If no restriction is imposed, then $~n~$ different things can be arranged in $~n!~$ ways. Now if we consider m particular things as a single thing , then total number of things is $~(n-m+1).$
Now, these $~(n-m+1)~$ can be arranged among themselves in $~(n-m+1)! ~.$
Again, for each such arrangements, $~m~$ different things can be arranged among themselves in $~m!~$ ways.
So, the number of permutations of $~n~$ different things taken all at a time in which m particular things are together is $~m!~(n-m+1)!$
Hence, the number of permutations of $~n~$ different things taken all at a time in which m particular things are never together is $~~n!-m!~(n-m+1)!$
4. Find the number of numbers each less than $999$ and divisible by $2$ which can be formed with the digits $~2,3,4,5,6~$ and $~7~$, no digit occurring more than once in any number.
Solution.
The numbers each less than $999$ can be 1 digit numbers, 2-digit numbers and 3-digit numbers.
Now, 1-digit numbers that are divisible by $2$ which can be formed with the digits $~2,3,4,5,6~$ and $~7~$, can be $2,4,6$ and so the number of numbers in this case =3.Now, 1-digit numbers that are divisible by $2$ which can be formed with the digits $~2,3,4,5,6~$ and $~7~$, can be $2,4,6$ and so the number of numbers in this case =3.
For 2-digit numbers the unit place must be one of $~2,4,6~$ i.e. by $3$ ways , we can arrange unit place whereas the ten's place can be filled by $~{}^5P_1=5~$ ways and so in total number of arrangement is $=3 \times 5=15.$
For 3-digit numbers the unit place must be one of $~2,4,6~$ i.e. by $3$ ways we can arrange unit place ;
The tens place can be filled by $5$ ways as after selecting any one of 2,4,6 we are left with 5 choice out of 6 digits ;
The hundreds place can be filled by $4$ ways as after selecting 2 digits in two places we are left with $~6-2=4~$ choice as no digit occurring more than once in any number.
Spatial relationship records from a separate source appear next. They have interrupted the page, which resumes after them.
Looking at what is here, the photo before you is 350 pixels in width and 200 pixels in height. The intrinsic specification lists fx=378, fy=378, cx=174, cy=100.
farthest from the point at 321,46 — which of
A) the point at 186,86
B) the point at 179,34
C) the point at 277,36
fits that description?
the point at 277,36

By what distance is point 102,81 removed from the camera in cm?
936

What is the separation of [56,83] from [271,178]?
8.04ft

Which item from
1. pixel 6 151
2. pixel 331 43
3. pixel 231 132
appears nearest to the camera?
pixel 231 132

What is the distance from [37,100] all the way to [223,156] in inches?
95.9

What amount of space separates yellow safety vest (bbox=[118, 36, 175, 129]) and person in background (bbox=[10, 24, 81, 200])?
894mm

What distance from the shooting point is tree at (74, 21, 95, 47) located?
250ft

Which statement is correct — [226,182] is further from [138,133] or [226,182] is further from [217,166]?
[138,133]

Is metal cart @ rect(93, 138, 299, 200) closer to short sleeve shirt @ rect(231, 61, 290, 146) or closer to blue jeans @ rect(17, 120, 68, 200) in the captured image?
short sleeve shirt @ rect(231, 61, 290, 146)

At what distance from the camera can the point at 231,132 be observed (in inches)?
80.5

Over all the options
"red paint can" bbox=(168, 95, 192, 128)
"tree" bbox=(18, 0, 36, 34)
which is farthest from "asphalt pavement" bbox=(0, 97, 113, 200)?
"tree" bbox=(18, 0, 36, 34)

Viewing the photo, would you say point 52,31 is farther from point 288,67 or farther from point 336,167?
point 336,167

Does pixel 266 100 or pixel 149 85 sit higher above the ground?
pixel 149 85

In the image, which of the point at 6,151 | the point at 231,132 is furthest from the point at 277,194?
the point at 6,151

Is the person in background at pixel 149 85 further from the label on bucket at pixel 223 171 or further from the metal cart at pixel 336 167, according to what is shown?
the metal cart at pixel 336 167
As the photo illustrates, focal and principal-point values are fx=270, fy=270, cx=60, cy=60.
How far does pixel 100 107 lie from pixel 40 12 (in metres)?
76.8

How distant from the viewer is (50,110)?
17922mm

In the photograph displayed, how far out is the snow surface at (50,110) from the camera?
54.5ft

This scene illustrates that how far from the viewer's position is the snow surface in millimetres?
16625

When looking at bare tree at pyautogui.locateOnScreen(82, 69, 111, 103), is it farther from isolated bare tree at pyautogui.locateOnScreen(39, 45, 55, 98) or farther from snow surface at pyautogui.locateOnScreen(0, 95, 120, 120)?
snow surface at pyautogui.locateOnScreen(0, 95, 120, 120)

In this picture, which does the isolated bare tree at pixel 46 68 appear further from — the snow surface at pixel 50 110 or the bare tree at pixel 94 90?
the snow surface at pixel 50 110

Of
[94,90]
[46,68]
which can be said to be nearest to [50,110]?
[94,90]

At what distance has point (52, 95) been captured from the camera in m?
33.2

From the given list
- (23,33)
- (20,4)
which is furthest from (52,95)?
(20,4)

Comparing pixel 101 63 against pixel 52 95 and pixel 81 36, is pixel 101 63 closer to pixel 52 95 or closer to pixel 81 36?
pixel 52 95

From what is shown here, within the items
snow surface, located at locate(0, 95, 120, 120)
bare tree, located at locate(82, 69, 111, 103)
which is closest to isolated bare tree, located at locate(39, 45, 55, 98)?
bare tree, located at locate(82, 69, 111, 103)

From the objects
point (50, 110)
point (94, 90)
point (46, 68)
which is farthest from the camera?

Hence, in this case, total number of arrangement is $~~3 \times 5 \times 4=60.$
So, finally total number of numbers less than $~900~$ following the given condition is $~~3+15+60=78.$
5. Find the number of numbers less than $~1000~$ and divisible by $~5~$ which can be formed with the digits $~0,1,2,3,4,5,6,7,8,9 ~$ each digit not occurring more than once in each number.
Solution.
6. How many numbers of four digits can be formed from the numbers $~1,2,3,4~$ ? Find the sum of all such numbers ( the digits are to be used once only ).
Solution.
Total number of numbers which can be formed by using all the four given digits only once $={}^4P_4=4!=24~$ ways.
We now need to find the sum of the digits in each place such as unit's place, tens place etc. For this let us fill up the unit's place by the digit $1$. Then the remaining 3 places can be filled up in $~3!=6~$ ways.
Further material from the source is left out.